Document text:

==================================================

As MiFID is a massive legal instrument with over 7,000 pages of regulatory text, a full review is likely to take some time, with the effects potentially only going live in 2025 after the text is finalized at the EU level and the various transposition periods. However, “anticipating is already acting” (Fayol)—anticipation is the essence of long-term business development, so here we seek to seed the elements of potential change. At this moment, we can identify four areas of change:

  • Review of interactions with investors;
  • Digitalization of MiFID communication;
  • Review of the status of research as inducement; and
  • Consolidated tape and FX.

With the MiFID II review already made likely due to review clauses and the final arrival of Brexit, the degree of certainty reached a climax in February 2020, with a European Commission consultation questionnaire spanning more than 90 questions on a variety of topics.


Core to the MiFID II challenges were the changes regarding the quantity and granularity of information to provide to and receive from investors. This blurred the line between the professional and retail client categories, leaving few, if any, differences between the groups of investors

This is an area ripe for change, with the realization that the universe of clients within each category is highly heterogeneous, especially among the retail category. We can expect MiFID III to not only try to present information to retail investors in a more manageable way along the less-is-more principle but to also introduce a new “super-retail category”. Thanks to digitalization and client comments, authorities have realized that providing too much information tends to hide the forest for the trees; namely focusing on a tiny detail that obscures other valuable information. For example, a higher cost for a fee but forgetting the better risk/reward outcome of the product or service.

Concretely, one can expect that the new version will require information to be presented in a slightly different manner: more targeted, with fewer details by default, but more available on-demand. For example, a total expense ratio displayed first, then details on-demand. A note of caution: data management and granularity of information at the financial institution level will most likely become increasingly challenging in order to cope with new demands.

If the concept of “less is more” is already partly present in the supervisor’s mind, the other “super retail” idea may have a bigger effect on a firm’s organization. This could conceptually be a huge plus for private banking actors, as it would represent a quasi-professional status with accompanying simplifications in information exchanges, and potentially wider products or service access. However, this idea requires major changes to be made, namely the reclassification of all investors into new buckets alongside the necessary paperwork.

If the ability to offer more products to private banking clients in a simpler way looks appealing, it raises at least one question: if the change is introduced, how will the current three categories evolve regarding rights, duties, and communication obligations? This idea gained further momentum thanks to the CMU experts’ report, which was released by the European Commission at the beginning of June to increase the investment eligibility of retail investors to financial instruments.


This area of change aims to align MiFID II with the realities of the world at large. Remarkably, when MiFID II was being written between 2010 and 2014, the internet was not properly taken into account. The approach was paper first, digital second; namely, requiring paperwork or a signature first, then authorizing the famous “durable medium” support (concretely, a pdf file). Thanks to market comments and the EU’s will to enter a digital strategy and insight form into the MiFID II consultation document, this is likely to change 180° to digital first, paper second. Therefore, providing information digitally first (through an app, website, online-banking, etc.) then on paper, when not possible to do otherwise.

==================================================

Dataset content:

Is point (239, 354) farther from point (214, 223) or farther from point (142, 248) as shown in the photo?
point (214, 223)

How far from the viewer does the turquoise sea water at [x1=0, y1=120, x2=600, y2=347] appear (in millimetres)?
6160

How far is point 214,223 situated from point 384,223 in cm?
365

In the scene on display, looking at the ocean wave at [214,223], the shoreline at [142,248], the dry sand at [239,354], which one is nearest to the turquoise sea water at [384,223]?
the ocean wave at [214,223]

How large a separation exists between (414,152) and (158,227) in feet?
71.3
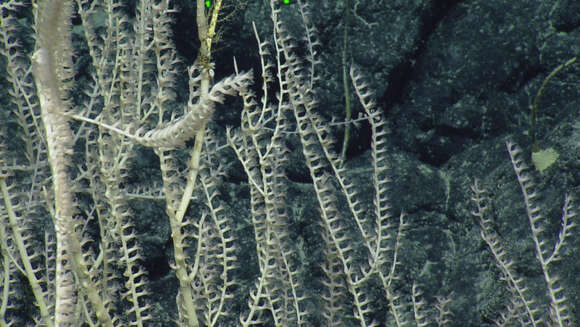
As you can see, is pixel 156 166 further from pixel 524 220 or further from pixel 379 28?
pixel 524 220

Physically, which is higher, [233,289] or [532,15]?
[532,15]

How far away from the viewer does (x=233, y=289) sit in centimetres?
419

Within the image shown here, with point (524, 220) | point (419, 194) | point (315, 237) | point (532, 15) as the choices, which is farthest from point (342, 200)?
point (532, 15)

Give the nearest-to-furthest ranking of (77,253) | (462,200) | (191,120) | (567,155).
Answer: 1. (191,120)
2. (77,253)
3. (567,155)
4. (462,200)

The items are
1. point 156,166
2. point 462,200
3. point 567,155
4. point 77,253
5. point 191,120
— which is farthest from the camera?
point 156,166

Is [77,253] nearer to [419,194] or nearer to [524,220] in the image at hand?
[419,194]

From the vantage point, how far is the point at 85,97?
4719 millimetres

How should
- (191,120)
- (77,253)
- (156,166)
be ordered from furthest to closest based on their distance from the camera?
1. (156,166)
2. (77,253)
3. (191,120)

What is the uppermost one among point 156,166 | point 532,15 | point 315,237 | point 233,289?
point 532,15

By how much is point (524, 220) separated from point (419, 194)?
2.74 ft

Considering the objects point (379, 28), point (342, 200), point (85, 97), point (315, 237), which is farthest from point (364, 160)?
point (85, 97)

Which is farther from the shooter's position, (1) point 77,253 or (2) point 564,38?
(2) point 564,38

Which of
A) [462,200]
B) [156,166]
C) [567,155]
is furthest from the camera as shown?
[156,166]

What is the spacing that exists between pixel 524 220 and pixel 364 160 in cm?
142
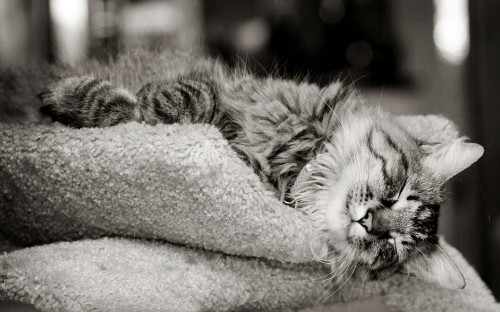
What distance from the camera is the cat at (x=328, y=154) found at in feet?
3.79

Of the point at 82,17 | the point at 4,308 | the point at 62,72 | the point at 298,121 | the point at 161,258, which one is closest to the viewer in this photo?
the point at 4,308

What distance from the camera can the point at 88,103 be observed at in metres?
1.21

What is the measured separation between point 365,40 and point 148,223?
257cm

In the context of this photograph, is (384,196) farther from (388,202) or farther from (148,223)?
(148,223)

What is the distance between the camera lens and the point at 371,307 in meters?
1.25

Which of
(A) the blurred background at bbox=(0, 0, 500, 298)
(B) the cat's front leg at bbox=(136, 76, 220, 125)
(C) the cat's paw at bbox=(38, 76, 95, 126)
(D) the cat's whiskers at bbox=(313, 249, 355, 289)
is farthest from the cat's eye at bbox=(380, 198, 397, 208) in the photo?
(A) the blurred background at bbox=(0, 0, 500, 298)

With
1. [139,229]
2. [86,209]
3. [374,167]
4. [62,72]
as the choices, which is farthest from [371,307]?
[62,72]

==================================================

Short problem A:
Name each area of change identified in the MiFID review text.
Short problem B:
According to the MiFID review text, between which years was MiFID II being written?
Short problem C:
Continue the MiFID review text from where it stops.

Exercise output A:
- Review of interactions with investors
- Digitalization of MiFID communication
- Review of the status of research as inducement
- Consolidated tape and FX

Exercise output B:
Between 2010 and 2014.

Exercise output C:
For MiFID firms, this digitalization would have practical consequences in how they approach and communicate with clients. Counterparts may see some influence with, for example, the increased integration of information across different firms. With a shorter time to market, this digitalization will most likely enable the spread of information to clients and the reception of their consent (in the case of ex-ante information and approval of orders for execution) and communication regarding solutions to clients’ problems rather than about the product of the month.


One of the last battles fought by regulators regarding the MiFID II drafting process was the decision to split research from brokerage by considering it a forbidden inducement. This had seismic consequences for many firms, both brokerage, but also on the buy-side. Suddenly, investment firms lost access to valuable information that helped them in the investment process. The consequences were either a loss of information or the need to pay for research. For many issuers, it was a loss of visibility, as most of the research is concentrated on large companies to the detriment of the bio-diversity of the economic system.

Even if the industry has moved on from the topic, a few member states are highly motivated to reopen the debate on research.


The European Commission is determined to reintroduce the concept of a consolidated tape—a place where all information at the trading level is concentrated—despite the fact there is no marked interest until now.

The inclusion of FX spot trades into the MiFID’s scope represents another significant challenge that the European Commission seems willing to pursue. Today, spot is excluded from the MiFID’s scope; if included, it means applying all requirements such as target market, pre- and post-trade disclosure, cost and charges … and reporting to comply with the amendments proposed under Market Abuse regulations.


One of the lessons learned from MiFID I and MiFID II is to anticipate the possible changes of the future MiFID III, so any adaptations to the new regulatory environment are gradually introduced into the organization and well-intertwined in its business strategy.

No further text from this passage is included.